Rio de Janeiro, 21 de Maio de 2026

Morre cardeal filipino e ícone do "Poder do povo"

Terça, 21 de Junho de 2005 às 07:51, por: CdB

O cardeal filipino Jaime Sin, que foi uma importante força por trás das revoltas populares que destituíram dois presidentes, morreu nesta terça-feira, deixando um país ainda muito dividido pela política.

Sin, chamado certa vez de "comandante-chefe do divino" pelo ex-presidente Fidel Ramos, passou dois dias em uma UTI devido a uma infecção provocada por um antigo problema renal.

- A história vai marcar este dia de tristeza, quando um grande libertador do povo filipino e um paladino de Deus faleceu.O cardeal Sin deixa um legado de liberdade e justiça, forjado em uma profunda coragem pessoal -disse a presidente Gloria Macapagal Arroyo em nota oficial.

A principal rádio católica do país, que tem a maior população dessa religião na Ásia, tocou hinos para homenagear Sin, 76, que se aposentara em 2003 do cargo de arcebispo de Manila.

Seu sucessor, o arcebispo Gaudencio Rosales, em seguida comandou uma vigília, agitando incenso sobre o corpo de Sin diante de uma catedral lotada, onde estava inclusive Corazón Aquino, que se tornou presidente após a famosa rebelião popular de 1986 contra a ditadura de Ferdinand Marcos. Bispos, cardeais e políticos passaram diante do caixão de Sin, enfeitado com flores.

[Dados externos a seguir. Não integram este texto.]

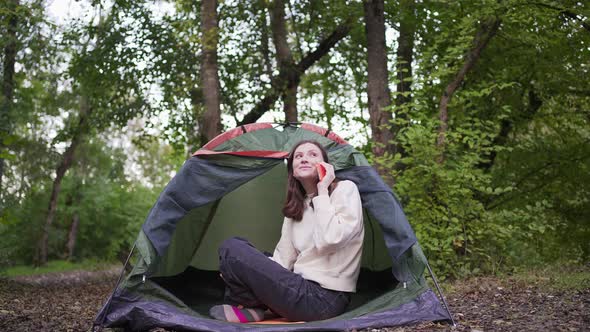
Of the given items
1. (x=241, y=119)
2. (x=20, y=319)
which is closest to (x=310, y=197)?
(x=20, y=319)

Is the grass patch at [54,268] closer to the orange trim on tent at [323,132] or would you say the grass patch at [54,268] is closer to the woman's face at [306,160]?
the orange trim on tent at [323,132]

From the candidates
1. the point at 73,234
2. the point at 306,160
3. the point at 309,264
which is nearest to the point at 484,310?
the point at 309,264

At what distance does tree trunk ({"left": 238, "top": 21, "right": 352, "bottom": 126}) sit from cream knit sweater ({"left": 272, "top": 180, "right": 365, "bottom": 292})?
6.36 m

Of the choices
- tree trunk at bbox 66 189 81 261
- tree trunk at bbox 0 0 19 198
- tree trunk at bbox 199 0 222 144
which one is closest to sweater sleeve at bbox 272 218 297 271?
tree trunk at bbox 199 0 222 144

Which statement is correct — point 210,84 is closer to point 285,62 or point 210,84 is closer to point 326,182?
point 285,62

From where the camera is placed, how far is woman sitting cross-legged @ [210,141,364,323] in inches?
139

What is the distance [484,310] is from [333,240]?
137 centimetres

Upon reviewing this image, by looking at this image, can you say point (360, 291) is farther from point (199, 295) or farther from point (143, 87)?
point (143, 87)

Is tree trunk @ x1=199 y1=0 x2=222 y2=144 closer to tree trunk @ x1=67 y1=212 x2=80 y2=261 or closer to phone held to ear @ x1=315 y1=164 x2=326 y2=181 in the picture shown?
phone held to ear @ x1=315 y1=164 x2=326 y2=181

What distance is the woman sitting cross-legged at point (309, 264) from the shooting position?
3535 millimetres

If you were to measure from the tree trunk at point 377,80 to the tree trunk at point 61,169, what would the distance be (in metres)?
6.81

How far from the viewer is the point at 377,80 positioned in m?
6.95

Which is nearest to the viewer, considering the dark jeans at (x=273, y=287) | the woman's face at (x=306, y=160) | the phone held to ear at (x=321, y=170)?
the dark jeans at (x=273, y=287)

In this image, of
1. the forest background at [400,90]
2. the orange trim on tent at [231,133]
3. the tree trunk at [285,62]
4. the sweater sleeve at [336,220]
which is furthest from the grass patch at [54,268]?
the sweater sleeve at [336,220]
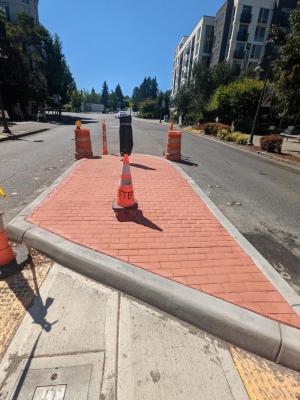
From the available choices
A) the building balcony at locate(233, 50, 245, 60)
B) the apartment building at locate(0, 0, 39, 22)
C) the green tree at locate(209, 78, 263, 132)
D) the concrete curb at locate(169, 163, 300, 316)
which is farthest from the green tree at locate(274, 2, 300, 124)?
the apartment building at locate(0, 0, 39, 22)

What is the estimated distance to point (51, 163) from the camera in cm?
902

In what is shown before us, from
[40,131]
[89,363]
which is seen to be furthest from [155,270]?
[40,131]

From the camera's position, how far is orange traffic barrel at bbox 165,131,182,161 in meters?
9.80

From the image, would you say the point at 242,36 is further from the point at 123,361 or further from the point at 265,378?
the point at 123,361

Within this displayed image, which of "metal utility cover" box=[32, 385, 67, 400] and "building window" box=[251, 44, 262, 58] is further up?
"building window" box=[251, 44, 262, 58]

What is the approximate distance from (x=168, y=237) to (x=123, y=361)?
1.97 meters

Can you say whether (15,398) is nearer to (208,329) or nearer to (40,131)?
(208,329)

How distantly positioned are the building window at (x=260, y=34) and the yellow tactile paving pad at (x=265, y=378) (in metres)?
53.9

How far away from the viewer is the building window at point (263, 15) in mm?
42341

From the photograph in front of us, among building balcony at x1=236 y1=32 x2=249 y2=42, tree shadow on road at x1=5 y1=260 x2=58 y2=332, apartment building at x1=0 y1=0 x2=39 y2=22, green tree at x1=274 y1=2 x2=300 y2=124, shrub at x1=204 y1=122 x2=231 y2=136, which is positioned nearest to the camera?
tree shadow on road at x1=5 y1=260 x2=58 y2=332

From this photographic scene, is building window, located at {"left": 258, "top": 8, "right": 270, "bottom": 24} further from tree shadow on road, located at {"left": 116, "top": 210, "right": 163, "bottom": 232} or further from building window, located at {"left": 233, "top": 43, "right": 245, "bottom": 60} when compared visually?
tree shadow on road, located at {"left": 116, "top": 210, "right": 163, "bottom": 232}

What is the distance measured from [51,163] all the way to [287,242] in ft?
25.4

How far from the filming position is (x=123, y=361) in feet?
6.62

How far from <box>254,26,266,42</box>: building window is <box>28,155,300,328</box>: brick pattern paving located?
50.0m
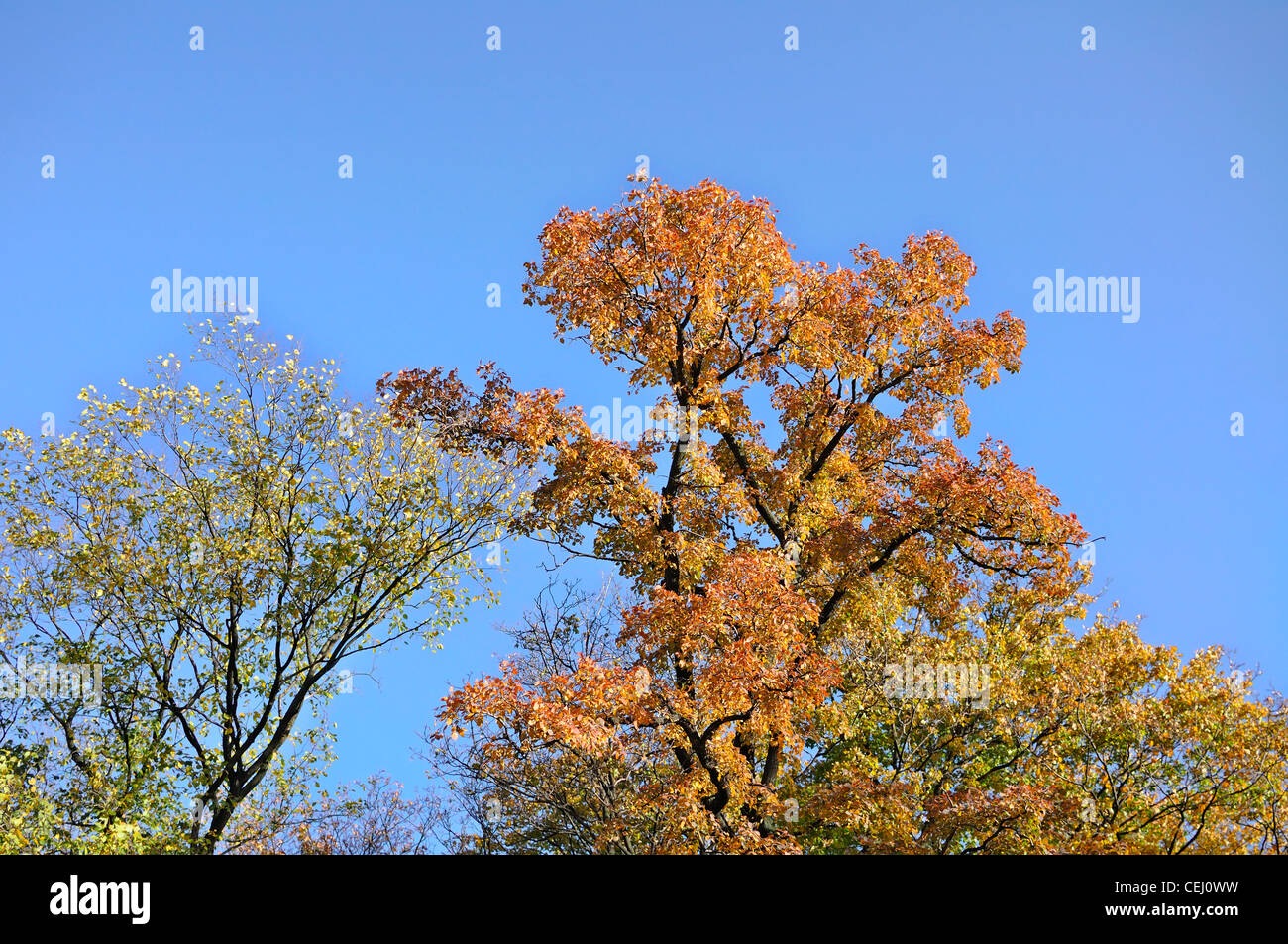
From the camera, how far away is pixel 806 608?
16.8 m

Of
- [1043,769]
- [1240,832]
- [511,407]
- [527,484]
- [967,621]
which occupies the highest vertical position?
[511,407]

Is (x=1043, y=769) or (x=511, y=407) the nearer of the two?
(x=511, y=407)

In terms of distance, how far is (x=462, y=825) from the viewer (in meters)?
24.2

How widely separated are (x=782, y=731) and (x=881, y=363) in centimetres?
793

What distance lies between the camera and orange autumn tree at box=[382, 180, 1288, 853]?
54.4ft

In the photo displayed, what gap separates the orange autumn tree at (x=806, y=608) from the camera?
16.6 meters
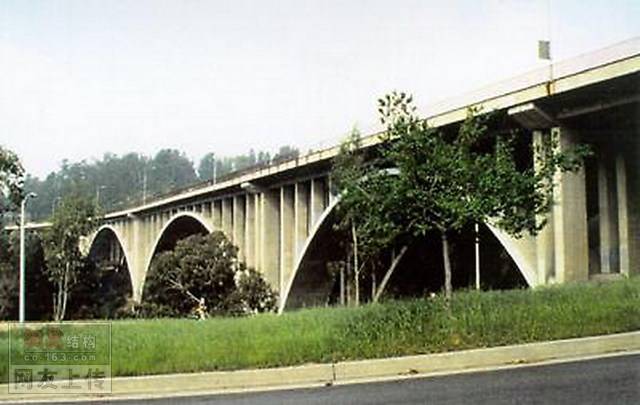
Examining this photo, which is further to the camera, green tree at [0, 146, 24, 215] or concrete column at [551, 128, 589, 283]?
concrete column at [551, 128, 589, 283]

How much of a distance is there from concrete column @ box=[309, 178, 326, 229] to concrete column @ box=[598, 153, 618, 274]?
9188mm

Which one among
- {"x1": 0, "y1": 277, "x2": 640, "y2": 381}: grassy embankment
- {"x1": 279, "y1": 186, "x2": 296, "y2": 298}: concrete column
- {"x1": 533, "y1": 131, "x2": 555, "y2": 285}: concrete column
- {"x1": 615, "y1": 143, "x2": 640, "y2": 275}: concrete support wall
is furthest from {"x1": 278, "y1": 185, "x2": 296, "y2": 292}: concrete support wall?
{"x1": 0, "y1": 277, "x2": 640, "y2": 381}: grassy embankment

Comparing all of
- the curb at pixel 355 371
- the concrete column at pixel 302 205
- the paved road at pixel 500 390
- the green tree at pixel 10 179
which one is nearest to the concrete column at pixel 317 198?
the concrete column at pixel 302 205

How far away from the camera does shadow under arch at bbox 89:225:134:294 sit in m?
18.6

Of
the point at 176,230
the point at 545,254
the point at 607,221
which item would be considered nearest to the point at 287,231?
the point at 176,230

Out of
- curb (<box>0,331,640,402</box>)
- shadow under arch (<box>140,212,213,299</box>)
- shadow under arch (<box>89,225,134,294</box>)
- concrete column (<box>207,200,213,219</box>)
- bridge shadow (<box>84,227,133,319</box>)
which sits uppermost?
concrete column (<box>207,200,213,219</box>)

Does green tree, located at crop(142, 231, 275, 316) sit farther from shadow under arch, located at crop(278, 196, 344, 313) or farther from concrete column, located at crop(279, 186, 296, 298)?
shadow under arch, located at crop(278, 196, 344, 313)

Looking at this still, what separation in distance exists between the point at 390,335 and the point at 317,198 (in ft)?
44.8

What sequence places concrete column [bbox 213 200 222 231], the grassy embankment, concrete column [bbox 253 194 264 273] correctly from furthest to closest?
1. concrete column [bbox 213 200 222 231]
2. concrete column [bbox 253 194 264 273]
3. the grassy embankment

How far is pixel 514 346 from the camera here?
6.21 metres

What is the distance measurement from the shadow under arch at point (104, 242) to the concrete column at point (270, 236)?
4.48 metres

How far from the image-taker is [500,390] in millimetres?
4844

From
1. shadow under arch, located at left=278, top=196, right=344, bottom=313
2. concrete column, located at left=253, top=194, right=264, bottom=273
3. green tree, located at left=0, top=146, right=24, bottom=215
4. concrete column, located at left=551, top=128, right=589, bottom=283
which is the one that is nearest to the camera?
green tree, located at left=0, top=146, right=24, bottom=215

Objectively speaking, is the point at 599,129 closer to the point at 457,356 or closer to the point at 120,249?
the point at 457,356
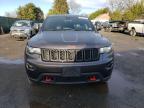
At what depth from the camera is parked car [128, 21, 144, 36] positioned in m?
26.5

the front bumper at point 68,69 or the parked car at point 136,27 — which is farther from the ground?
the front bumper at point 68,69

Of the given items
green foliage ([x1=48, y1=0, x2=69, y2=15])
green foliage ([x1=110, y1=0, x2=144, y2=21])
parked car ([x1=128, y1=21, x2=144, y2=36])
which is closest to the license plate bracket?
parked car ([x1=128, y1=21, x2=144, y2=36])

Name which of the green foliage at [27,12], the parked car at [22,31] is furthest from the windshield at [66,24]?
the green foliage at [27,12]

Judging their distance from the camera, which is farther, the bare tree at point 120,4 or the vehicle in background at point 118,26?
the bare tree at point 120,4

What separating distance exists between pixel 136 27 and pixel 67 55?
2303 cm

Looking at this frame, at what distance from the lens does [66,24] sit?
743cm

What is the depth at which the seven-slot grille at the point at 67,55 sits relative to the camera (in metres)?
5.46

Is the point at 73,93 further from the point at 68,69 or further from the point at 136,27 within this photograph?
the point at 136,27

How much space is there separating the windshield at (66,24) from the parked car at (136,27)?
19.6 meters

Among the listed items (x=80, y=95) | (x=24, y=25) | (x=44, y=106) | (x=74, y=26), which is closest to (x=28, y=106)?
(x=44, y=106)

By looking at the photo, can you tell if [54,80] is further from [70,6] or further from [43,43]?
[70,6]

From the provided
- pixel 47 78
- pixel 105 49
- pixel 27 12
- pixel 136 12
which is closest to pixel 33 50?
pixel 47 78

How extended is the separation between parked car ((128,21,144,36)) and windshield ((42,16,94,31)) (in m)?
19.6

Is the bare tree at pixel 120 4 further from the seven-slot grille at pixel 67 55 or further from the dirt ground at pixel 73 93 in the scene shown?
the seven-slot grille at pixel 67 55
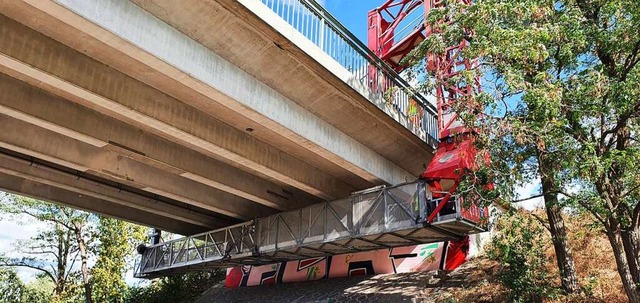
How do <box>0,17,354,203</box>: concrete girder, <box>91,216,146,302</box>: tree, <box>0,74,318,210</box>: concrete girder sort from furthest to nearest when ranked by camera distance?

- Estou me sentindo muito sozinho sem o cardeal. Ele era um líder tão bom para o povo filipino - disse Julieto López, que há 20 anos vende itens religiosos em frente à catedral.

De origem chinesa, Sin ficou mundialmente famoso ao liderar 1 milhão de filipinos que formaram barreiras humanas na principal rodovia que serve Manila e protegeram um grupo de 300 militares rebeldes contra os tanques da ditadura Marcos.

Suas mensagens radiofônicas em apoio aos amotinados desencadearam a hoje legendária revolta "do Poder do Povo", que levou Marcos ao exílio e a então novata Aquino à Presidência.

Arroyo chegou à Presidência na segunda onda de protestos do "Poder do Povo", que em 2001 derrubou o ex-ator de cinema Joseph Estrada. Ela agora é acusada de fraude eleitoral, o que atribui a um complô para derrubá-la.

Imelda Marcos, viúva do ditador, morto em 1989, compareceu à missa e rezou um rosário após saber da morte dele, pedindo "que todos os filipinos finalmente se unam em espírito", segundo uma assessora.

Na cerimônia que marcou sua aposentadoria, Sin disse que seu dever foi "colocar Cristo na política". "A política sem Cristo é o maior flagelo da nossa nação", afirmou.

Mas alguns criticam o legado de Sin. A rebelião de 2001 foi considerada por alguns um golpe de Estado sob o patrocínio da Igreja e da elite política, que estariam incomodadas com a plataforma popular que elegeu Estrada.

Analistas dizem que essas rebeliões deixaram as Filipinas com um sistema instável, no qual os políticos se apressam em usar a ameaça do "Poder do Povo" como arma contra qualquer presidente.

- Seu histórico, para mim, será sempre dúbio - disse Nelson Navarro, especialista em assuntos da Igreja.

- Ele foi correto ao levar a Igreja a tratar dos assuntos da atualidade. Mas ficou enamorado com o poder e se tornou seu mediador - disse. 

A aposentadoria de Sin, após 27 anos à frente da arquidiocese, marcou o final de um período de inédita atividade política da Igreja filipina, embora ela ainda continue sendo uma força importante e apóie a presidente Arroyo.

Ordenado em 1954, Sin se tornou cardeal aos 47 anos. Era, à época, o mais jovem dos "príncipes da Igreja". Em abril deste ano, já doente, faltou ao conclave que elegeu o papa Bento XVI .

Sin foi um intransigente adversário do controle de natalidade e, em agosto de 1994, mobilizou centenas de milhares de pessoas para uma passeata contra as campanhas do governo pelo uso de preservativos e anticoncepcionais para conter o crescimento populacional.